Another consideration is the limited personal liability. Unpaid taxes are collected from the owners if the corporation is unable to pay, otherwise the liabilities of the corporation are not passed on to the owners. As a separate legal person, the corporation can sue or be sued. The corporation can also enter into contracts and buy shares in other corporations. If profits are good, the corporation may also accumulate untaxed earnings as long as the IRS does not consider the accumulated earnings excessive.

The sale and purchase of shares in a corporation can be an ongoing transaction. Large corporations trade their shares on the stock exchanges across the country and the world. Smaller organizations sell and trade share "over the counter." A stockbroker will bring the buyer and seller together.

Closed corporations do not trade shares with the public, but hold the corporation to a few select shareholders. Each of the shareholders may sell their shares to another, or with permission, to an outsider. A corporation may be sold to new owners without any change in corporate structure simply by transferring stock shares. Also, a corporation does not die with the owners. The death of an owner of the corporation has no effect on the business itself. The shares pass to new owners and "business as usual" continues.

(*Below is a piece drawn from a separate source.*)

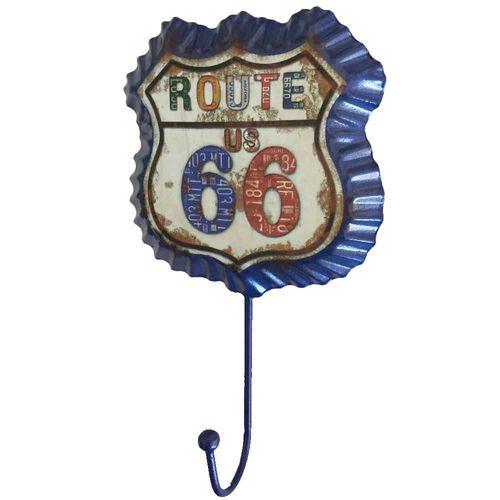 Gancho-De-Parede-Rota-66-Vintage-Azul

Stock shares are an excellent method of creating an estate and continuing ownership of the corporation within the family. By giving shares to members of the immediate family, the income tax on dividends is reduced resulting in higher spendable income. If the corporation finds it necessary to generate more capital, additional shares of stock may be issued. There is no tax on the moneys received from the sale of stock shares. Therefore, the money raised can be used to update equipment, increase inventory, or any number of capital improvements to the organization. And if a corporation is unsuccessful, the owners have all the advantages of incorporation.

If a corporation is unsuccessful the owners have all the advantages of incorporation plus the fact that the IRS allows a $25,000 deduction on an individual tax return, or a $50,000 deduction on a joint return of money invested in the venture.

If thorough research has convinced you that incorporation is feasible and will provide the best type of ownership for your enterprise, the next step is to decide if you will use the services of an attorney. In either case, the following steps are necessary.

First, a certificate of incorporation is prepared by the incorporators. Most states require three incorporators. The incorporators are legally qualified persons. The incorporators may or may not be stockholders. It may be more expeditious to employ dummy incorporators. An agent or attorney may act in this capacity. When the certificate of incorporation is issued, the incorporators hold an election meeting. At this meeting the stockholders elect officers and a board of directors, and the incorporators formally resign.

The standard form of incorporation may be obtained from the state official designated to act as corporation commissioner.